(Scene-based reasoning items)
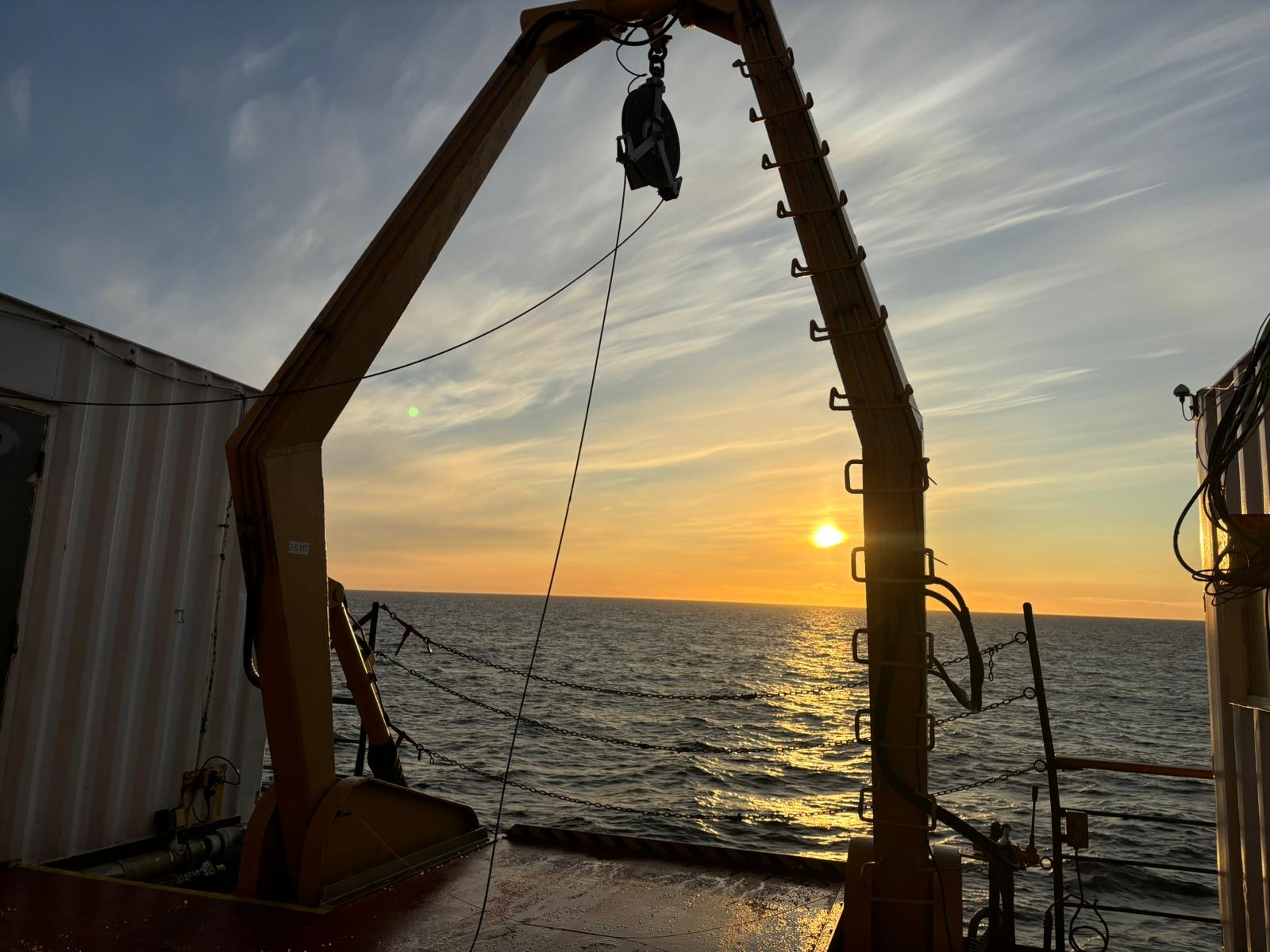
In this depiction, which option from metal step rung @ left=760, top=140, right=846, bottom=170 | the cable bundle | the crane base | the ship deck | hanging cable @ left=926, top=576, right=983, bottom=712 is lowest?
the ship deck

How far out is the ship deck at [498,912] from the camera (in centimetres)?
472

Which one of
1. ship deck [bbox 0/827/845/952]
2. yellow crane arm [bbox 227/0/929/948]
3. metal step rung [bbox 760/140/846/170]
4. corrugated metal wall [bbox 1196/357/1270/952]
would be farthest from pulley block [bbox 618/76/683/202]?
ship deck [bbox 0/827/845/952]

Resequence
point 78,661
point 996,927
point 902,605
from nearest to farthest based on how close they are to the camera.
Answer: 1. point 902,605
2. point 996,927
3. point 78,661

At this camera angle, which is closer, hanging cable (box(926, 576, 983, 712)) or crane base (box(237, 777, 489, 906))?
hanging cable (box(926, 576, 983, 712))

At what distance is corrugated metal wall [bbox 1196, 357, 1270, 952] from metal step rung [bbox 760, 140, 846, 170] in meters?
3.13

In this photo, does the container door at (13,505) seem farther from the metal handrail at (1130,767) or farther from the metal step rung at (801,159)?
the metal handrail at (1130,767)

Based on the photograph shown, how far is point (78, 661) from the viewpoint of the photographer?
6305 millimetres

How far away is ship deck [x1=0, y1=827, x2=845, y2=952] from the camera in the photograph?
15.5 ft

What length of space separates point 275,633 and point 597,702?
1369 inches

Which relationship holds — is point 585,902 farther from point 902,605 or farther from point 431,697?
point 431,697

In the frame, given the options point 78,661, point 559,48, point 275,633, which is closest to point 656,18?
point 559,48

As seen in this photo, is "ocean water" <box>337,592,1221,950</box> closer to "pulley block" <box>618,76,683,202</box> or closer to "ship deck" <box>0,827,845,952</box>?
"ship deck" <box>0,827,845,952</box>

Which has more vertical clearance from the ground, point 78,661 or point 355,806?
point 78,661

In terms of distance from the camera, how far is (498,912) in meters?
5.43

**What needs to be done**
Write out all of the items again with every "metal step rung" changed to "steel ladder rung", keeping everything else the same. Leave the pictures out.

**Full solution**
In this depiction, which option from steel ladder rung @ left=760, top=140, right=846, bottom=170 | the cable bundle | the crane base | the ship deck | hanging cable @ left=926, top=576, right=983, bottom=712 is lowest?
the ship deck

How far out is the ship deck at [498,912] from the camera (in centimetres)?
472

Which one of
1. ship deck [bbox 0/827/845/952]
2. yellow crane arm [bbox 227/0/929/948]
3. steel ladder rung [bbox 760/140/846/170]
4. corrugated metal wall [bbox 1196/357/1270/952]
would be farthest from pulley block [bbox 618/76/683/202]?
ship deck [bbox 0/827/845/952]

Resequence
point 78,661
point 996,927
point 902,605
from nearest to farthest based on how close they are to the camera.
Answer: 1. point 902,605
2. point 996,927
3. point 78,661

At this camera angle, which is closer, hanging cable (box(926, 576, 983, 712)) or crane base (box(237, 777, 489, 906))?
hanging cable (box(926, 576, 983, 712))

At what distance is corrugated metal wall [bbox 1196, 357, 1270, 952] from steel ladder rung [bbox 760, 140, 846, 170] in meters?
3.13

In this photo, does the container door at (13,505) seem farther from the metal handrail at (1130,767) or farther from the steel ladder rung at (801,159)?
the metal handrail at (1130,767)

Based on the photograph shown, how far is point (78, 661) from the viewpoint of the photographer?
6305 millimetres

How far away is ship deck [x1=0, y1=827, x2=845, y2=952] from the camera in the photograph?
15.5 ft

What length of space separates point 275,633 and point 597,702?
1369 inches

Which relationship holds — is point 585,902 farther from point 902,605 or farther from point 431,697?
point 431,697

In the frame, given the options point 78,661, point 559,48, point 275,633, which is closest to point 656,18?
point 559,48

As seen in this photo, is "ocean water" <box>337,592,1221,950</box> closer to "pulley block" <box>618,76,683,202</box> or closer to "ship deck" <box>0,827,845,952</box>?
"ship deck" <box>0,827,845,952</box>

Which has more vertical clearance from the ground, point 78,661 or point 355,806?
point 78,661

In terms of distance from the camera, how far is (498,912) in meters?
5.43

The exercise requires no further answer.